In Haskell, how do you trim whitespace from the beginning and end of a string?

Question

How do you trim whitespace from the start and end of a string?

trim \"  abc \" 

=>

\"abc\"

Edit:

Ok, let me be a little cleare

Answer 1

After this question was asked (circa 2012) Data.List got dropWhileEnd making this a lot easier:

trim = dropWhileEnd isSpace . dropWhile isSpace

Answer 2

From: http://en.wikipedia.org/wiki/Trim_(programming)#Haskell

import Data.Char (isSpace)

trim :: String -> String
trim = f . f
   where f = reverse . dropWhile isSpace

Answer 3

Inefficient but easy to understand and paste in where needed:

strip = lstrip . rstrip
lstrip = dropWhile (`elem` " \t")
rstrip = reverse . lstrip . reverse

Answer 4

I know this is an old post, but I saw no solutions that implemented good old fold.

First strip the leading white-space using dropWhile. Then, using foldl' and a simple closure, you can analyze the rest of the string in one pass, and based on that analysis, pass that informative parameter to take, without needing reverse:

import Data.Char (isSpace)
import Data.List (foldl')

trim :: String -> String
trim s = let
  s'    = dropWhile isSpace s
  trim' = foldl'
            (\(c,w) x -> if isSpace x then (c,w+1)
                         else (c+w+1,0)) (0,0) s'
  in
   take (fst trim') s'

Variable c keeps track of combined white and non white-space that should be absorbed, and variable w keeps track of right side white-space to be stripped.

Test Runs:

print $ trim "      a   b c    "
print $ trim "      ab c    "
print $ trim "    abc    "
print $ trim "abc"
print $ trim "a bc    "

Output:

"a   b c"
"ab c"
"abc"
"abc"
"a bc"

Answer 5

If you have serious text processing needs then use the text package from hackage:

> :set -XOverloadedStrings
> import Data.Text
> strip "  abc   "
"abc"

If you're too stubborn to use text and don't like the inefficiency of the reverse method then perhaps (and I mean MAYBE) something like the below will be more efficient:

import Data.Char

trim xs = dropSpaceTail "" $ dropWhile isSpace xs

dropSpaceTail maybeStuff "" = ""
dropSpaceTail maybeStuff (x:xs)
        | isSpace x = dropSpaceTail (x:maybeStuff) xs
        | null maybeStuff = x : dropSpaceTail "" xs
        | otherwise       = reverse maybeStuff ++ x : dropSpaceTail "" xs


> trim "  hello this \t should trim ok.. .I  think  ..  \t "
"hello this \t should trim ok.. .I  think  .."

I wrote this on the assumption that the length of spaces would be minimal, so your O(n) of ++ and reverse is of little concern. But once again I feel the need to say that if you actually are concerned about the performance then you shouldn't be using String at all - move to Text.

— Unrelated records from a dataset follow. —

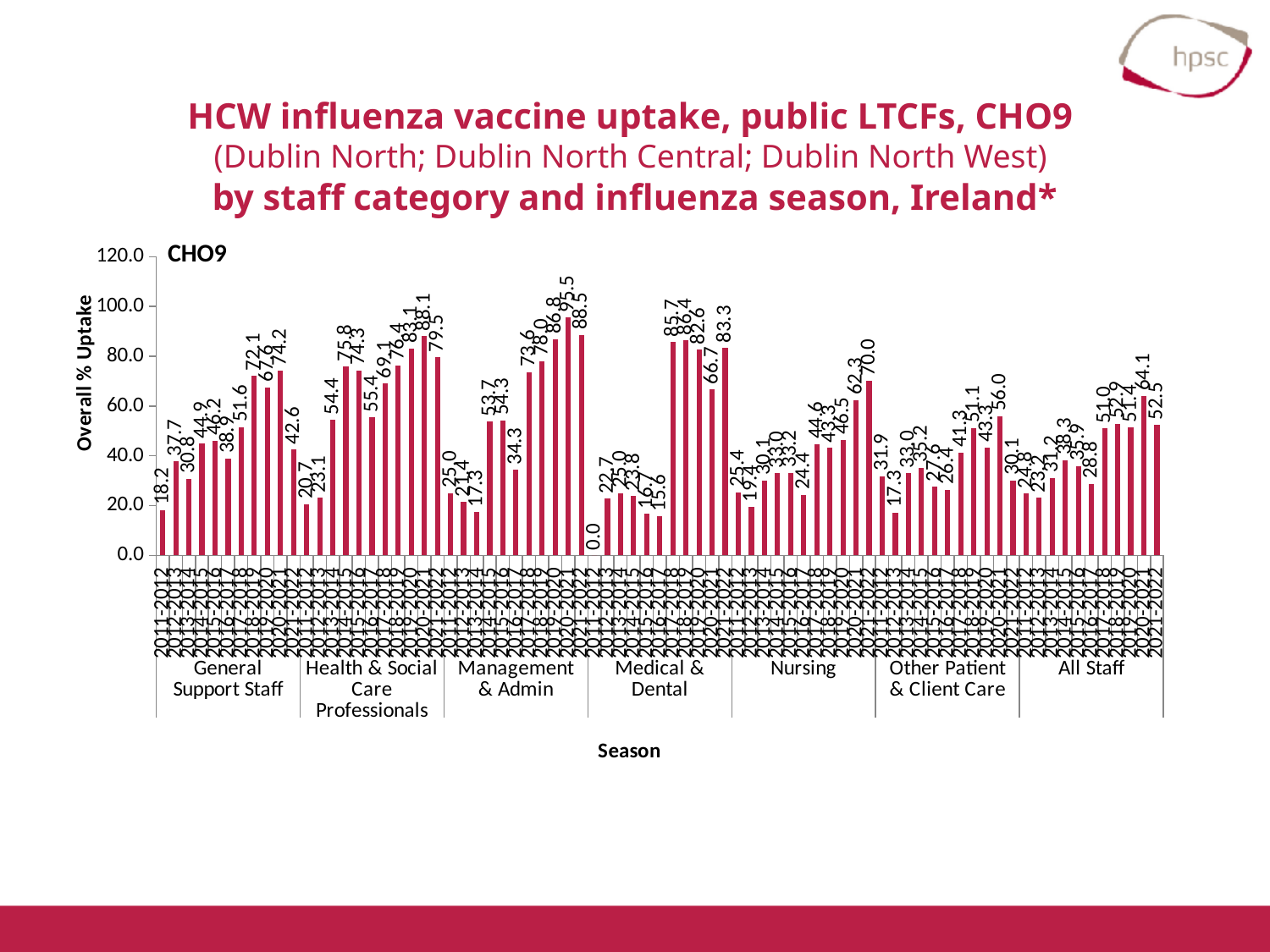
What is the difference in overall % uptake for All Staff between the 2020-2021 season (64.1) and the 2021-2022 season (52.5)? 11.6 What is the overall % uptake for Medical & Dental staff in the 2011-2012 season? 0.0 What kind of chart is shown on the slide? Bar chart What is the overall % uptake for General Support Staff in the 2011-2012 season? 18.2 Which staff category and season has the highest overall % uptake on the chart? Management & Admin, 2020-2021 What is the label of the y axis? Overall % Uptake Which is larger in the 2020-2021 season: the uptake for Management & Admin or for Medical & Dental? Management & Admin What is the overall % uptake for All Staff in the 2021-2022 season? 52.5 How many staff categories are shown along the x axis? 7 What is the overall % uptake for Management & Admin staff in the 2020-2021 season? 95.5 Which staff category and season has the lowest overall % uptake on the chart? Medical & Dental, 2011-2012 Is the overall % uptake for Nursing in the 2021-2022 season greater or less than 60? greater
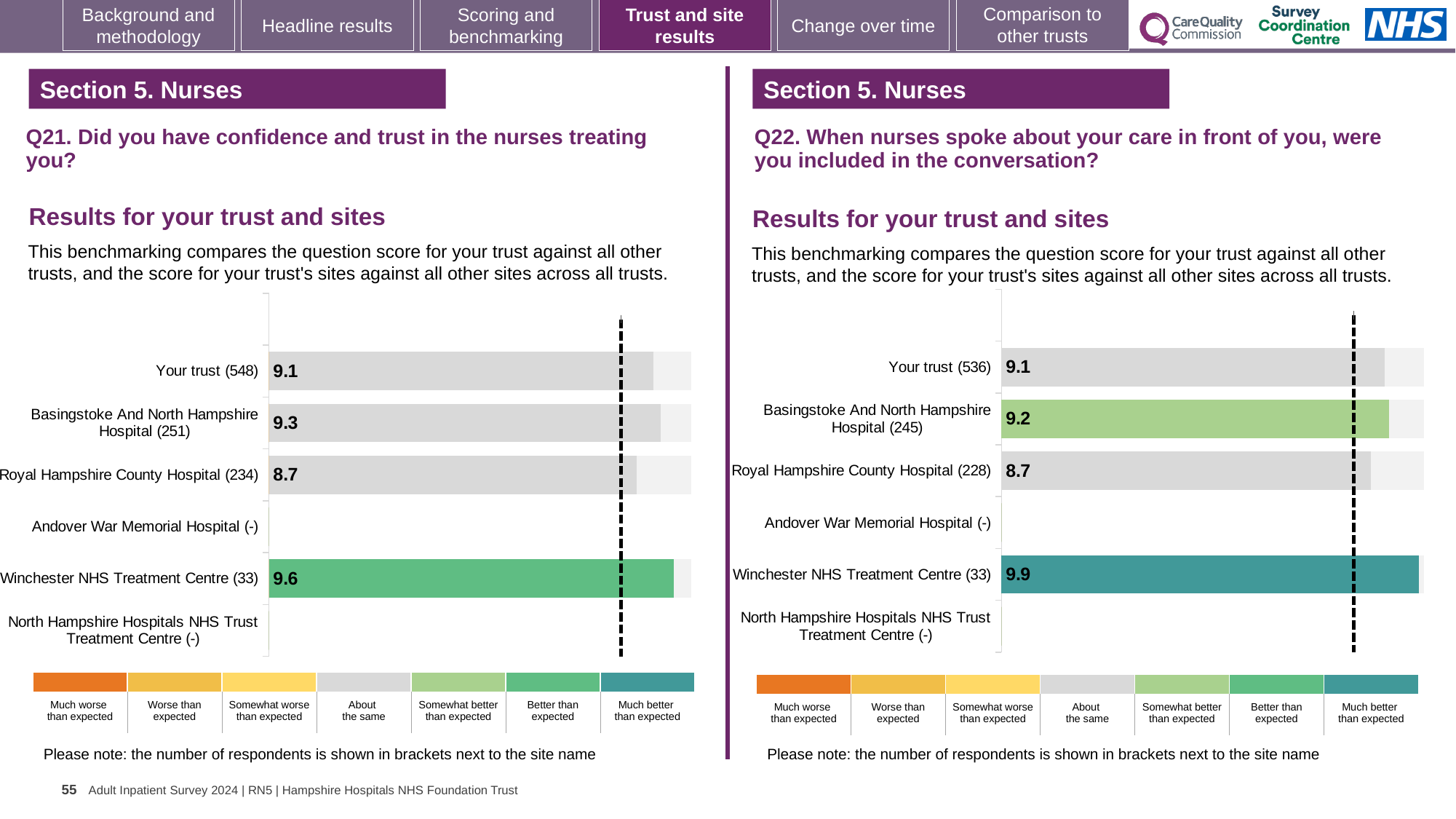
In the Q21 chart, which site has the lowest score? Royal Hampshire County Hospital (234) In the Q21 chart, how many sites have a score shown as a bar? 4 In the Q21 chart, what is the score for Winchester NHS Treatment Centre (33)? 9.6 In the Q22 chart, what is the difference between the scores for Winchester NHS Treatment Centre (33) and Your trust (536)? 0.8 In the Q22 chart, which benchmark category does the colour of the Winchester NHS Treatment Centre (33) bar correspond to? Much better than expected In the Q21 chart, what is the score for Your trust (548)? 9.1 In the Q22 chart, what is the score for Basingstoke And North Hampshire Hospital (245)? 9.2 In the Q22 chart, which has the higher score: Your trust (536) or Basingstoke And North Hampshire Hospital (245)? Basingstoke And North Hampshire Hospital (245) In the Q22 chart, what is the score for Royal Hampshire County Hospital (228)? 8.7 In the Q21 chart, what is the difference between the scores for Basingstoke And North Hampshire Hospital (251) and Royal Hampshire County Hospital (234)? 0.6 What type of chart is used for the Q22 results? Bar chart In the Q22 chart, which site has the highest score? Winchester NHS Treatment Centre (33)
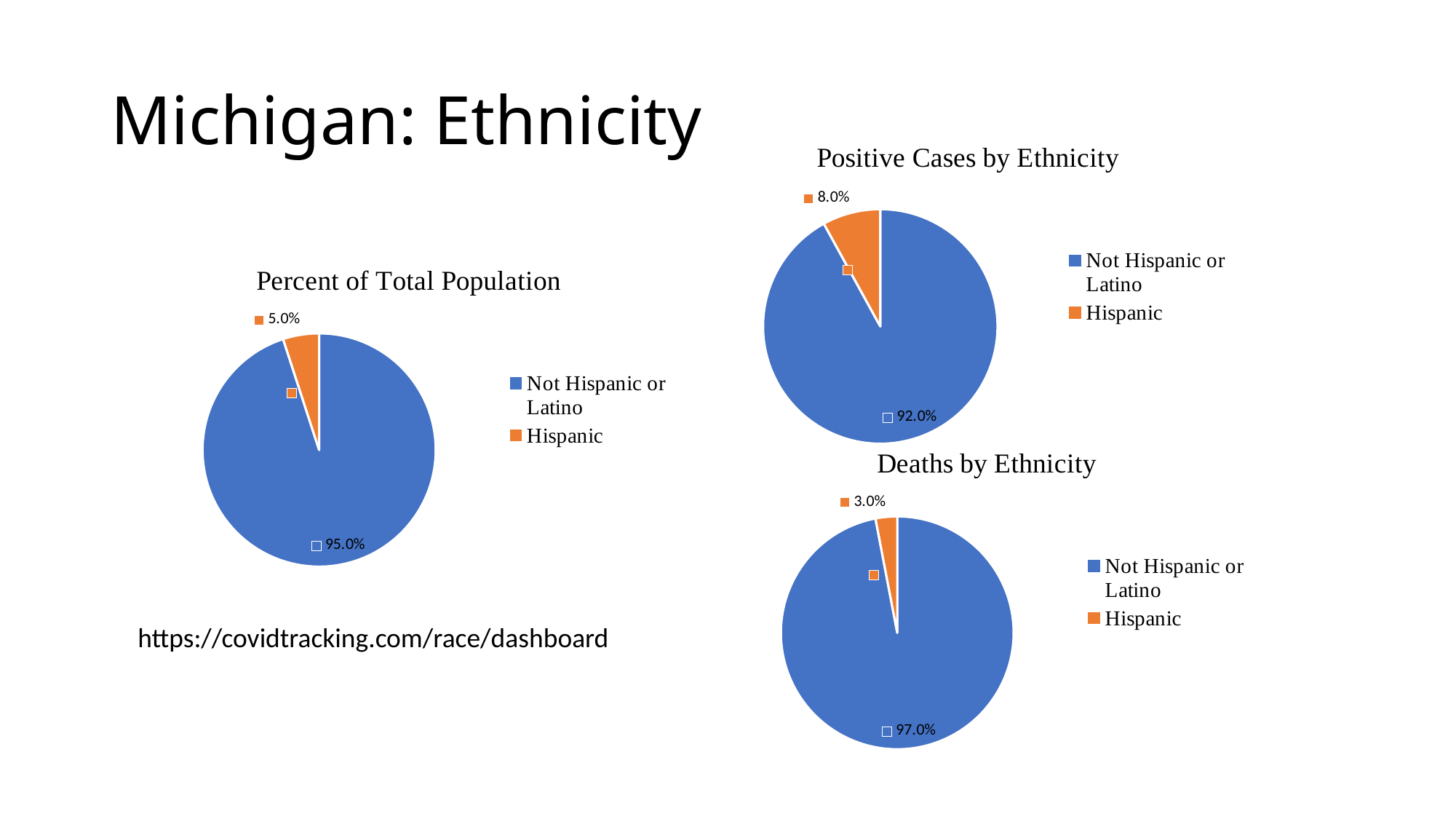
In the 'Deaths by Ethnicity' chart, what share of the pie is Hispanic? 3.0% In the 'Percent of Total Population' chart, what colour is the Hispanic slice? Orange In the 'Positive Cases by Ethnicity' chart, what share of the pie is Hispanic? 8.0% In the 'Deaths by Ethnicity' chart, which category has the smallest slice? Hispanic What type of chart is the 'Deaths by Ethnicity' chart? Pie chart In the 'Positive Cases by Ethnicity' chart, what is the difference between the Not Hispanic or Latino share and the Hispanic share? 84.0% In the 'Positive Cases by Ethnicity' chart, what share of the pie is Not Hispanic or Latino? 92.0% How many categories does the 'Percent of Total Population' chart show? 2 In the 'Positive Cases by Ethnicity' chart, which category has the largest slice? Not Hispanic or Latino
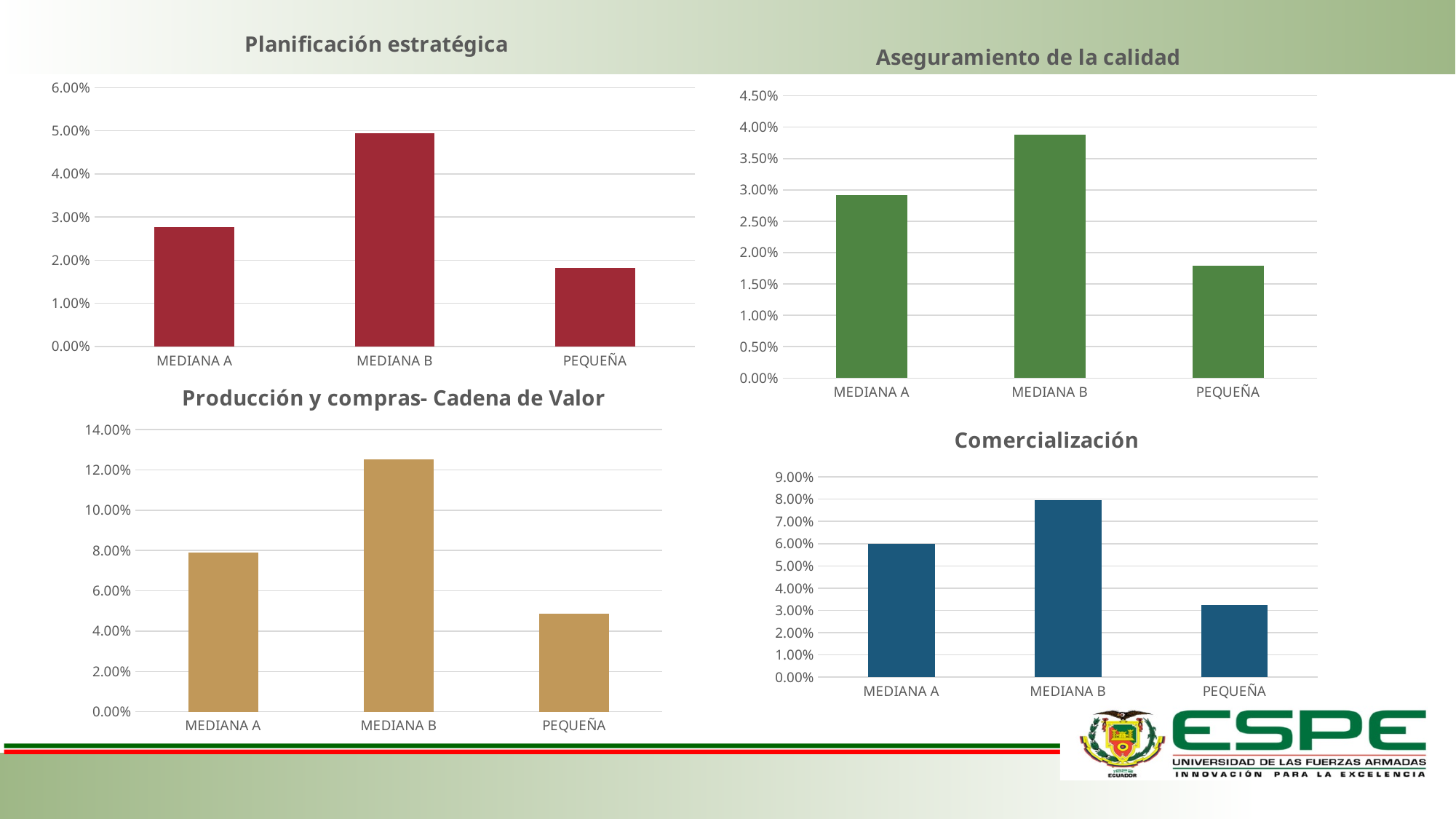
In the 'Producción y compras- Cadena de Valor' chart, which category has the highest value? MEDIANA B In the 'Comercialización' chart, which is larger, MEDIANA A or MEDIANA B? MEDIANA B In the 'Aseguramiento de la calidad' chart, which category has the lowest value? PEQUEÑA How many categories are shown in the 'Comercialización' chart? 3 In the 'Planificación estratégica' chart, is the value for PEQUEÑA greater or less than 2.00%? less In the 'Producción y compras- Cadena de Valor' chart, is the value for MEDIANA B greater or less than 12.00%? greater In the 'Planificación estratégica' chart, is the value for MEDIANA B greater or less than 4.00%? greater In the 'Aseguramiento de la calidad' chart, which is larger, MEDIANA A or PEQUEÑA? MEDIANA A In the 'Planificación estratégica' chart, which category has the highest value? MEDIANA B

EDIT making my point, a quick Criterion benchmark tells me that (for a particularly long string of words with spaces and ~200 pre and post spaces) my trim takes 1.6 ms, the trim using reverse takes 3.5ms, and Data.Text.strip takes 0.0016 ms...

Answer 6

You can combine Data.Text's strip with it's un/packing functions to avoid having overloaded strings:

import qualified Data.Text as T

strip  = T.unpack . T.strip . T.pack
lstrip = T.unpack . T.stripStart . T.pack
rstrip = T.unpack . T.stripEnd . T.pack

Testing it:

> let s = "  hello  "
> strip s
"hello"
> lstrip s
"hello  "
> rstrip s
"  hello"